De plus : les chevaliers étoient les traitans de la république ; ils étoient avides, ils semoient les malheurs dans les malheurs, & faisoient naître les besoins publics des besoins publics. Bien loin de donner à de telles gens la puissance de juger, il auroit fallu qu’ils eussent été sans cesse sous les yeux des juges. Il faut dire cela à la louange des anciennes loix Françoises : elles ont stipulé, avec les gens d’affaires, avec la méfiance que l’on garde à des ennemis. Lorsqu’à Rome les jugemens furent transportés aux traitans, il n’y eut plus de vertu, plus de police, plus de loix, plus de magistrature, plus de magistrats.

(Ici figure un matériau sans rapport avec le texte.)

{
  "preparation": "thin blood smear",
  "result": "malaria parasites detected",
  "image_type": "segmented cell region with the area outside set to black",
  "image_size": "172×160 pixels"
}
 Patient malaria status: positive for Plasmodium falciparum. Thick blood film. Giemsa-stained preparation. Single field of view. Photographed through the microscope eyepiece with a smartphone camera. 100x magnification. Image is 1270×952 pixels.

On trouve une peinture bien naïve de ceci, dans quelques fragments de Diodore de Sicile & de Dion. "Mutius Scévola, dit Diodore[2], voulut rappeller les anciennes mœurs, & vivre de son bien propre avec frugalité & intégrité. Car ses prédécesseurs ayant fait une société avec les traitans, qui avoient pour lors les jugemens à Rome, ils avoient rempli la province de toutes sortes de crimes. Mais Scévola fit justice des publicains, & fit mener en prison ceux qui y traînoient les autres."

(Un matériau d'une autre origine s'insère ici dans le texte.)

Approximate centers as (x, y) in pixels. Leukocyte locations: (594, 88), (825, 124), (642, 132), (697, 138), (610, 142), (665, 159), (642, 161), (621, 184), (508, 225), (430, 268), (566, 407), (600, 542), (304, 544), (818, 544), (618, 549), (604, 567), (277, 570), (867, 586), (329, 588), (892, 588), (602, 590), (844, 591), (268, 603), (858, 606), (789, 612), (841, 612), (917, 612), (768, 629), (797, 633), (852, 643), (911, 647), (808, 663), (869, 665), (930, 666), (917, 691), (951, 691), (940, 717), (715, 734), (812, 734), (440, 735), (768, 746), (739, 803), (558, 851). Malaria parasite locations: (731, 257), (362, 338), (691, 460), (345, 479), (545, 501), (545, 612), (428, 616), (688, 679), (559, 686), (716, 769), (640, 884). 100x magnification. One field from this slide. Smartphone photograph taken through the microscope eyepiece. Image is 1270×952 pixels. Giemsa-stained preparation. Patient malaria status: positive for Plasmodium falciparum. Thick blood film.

Dion nous dit[3] que Publius Rutilius, son lieutenant, qui n’étoit pas moins odieux aux chevaliers, fut accusé à son retour d’avoir reçu des présens, & fut condamné à une amende. Il fit sur le champ cession de biens. Son innocence parut, en ce que l’on lui trouva beaucoup moins de bien qu’on ne l’accusoit d’en avoir volé, & il montroit les titres de sa propriété. Il ne voulut plus rester dans la ville avec de telles gens.

Les Italiens, dit encore Diodore[4], achetoient en


  1. Capite censos plerosque. Salluste, guerre de Jugurtha.
  2. Fragment de cet auteur, liv. XXXVI, dans le recueil de Constantin Porphyrogénete, des vertus & des vices.
  3. Fragment de son histoire, tiré de l’extrait des vertus & des vices.
  4. Fragment du liv.XXXIV, dans l’extrait des vertus & des vices.